"The Lord!" said the girl derisively. "If the Lord had been inclined to help me, he wouldn't have waited till I came to murder. It wasn't the Lord saved me."

"She will say that, and I can't cure her," Nurse Griffiths declared. "But I'm afraid you're feeling the heat, ma'am, and you are not very strong," she added, addressing Edith, who was clinging to the porch for support, looking strangely haggard. "Won't you come in and sit down a bit?"

"No, thank you, it is nothing," Edith answered steadily, recovering herself.

"Will you come and sit down with me on that seat?" she said to Louise, indicating a rustic bench under an old pear tree at the end of the garden. "I want to talk to you."

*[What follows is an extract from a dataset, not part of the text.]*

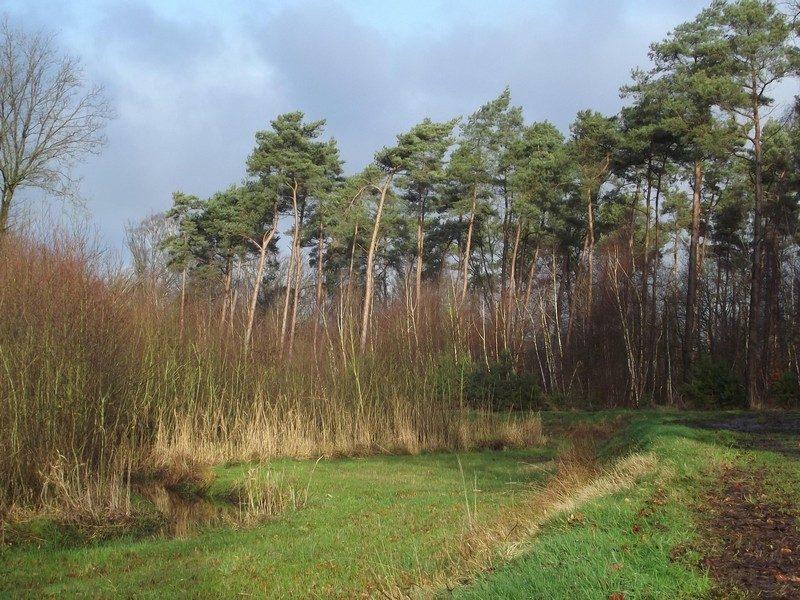 Neerpeelbeek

Nurse Griffiths and Angelica remained in the porch.

"Who is that lady, Miss?" the nurse asked when Edith was out of hearing.

"Lady Menteith," Angelica answered.

The woman threw up her hands. "O Lord! have mercy upon her—and upon us! What a cruel, cruel shame! She's showing her the letter. Eh! it's enough to kill her. You generally know all the mischief that's going, Miss! Why did you bring her here?"

"I wish I had known this, then," said Angelica, whose heart was thumping painfully. "If any harm comes of it, I shall always think it was my fault."

"Well, there's no call to do that if you didn't know," the woman answered.
"I see she was a great lady myself, but I never thought it was her.
Eh! but it's the dirty men makes the misery."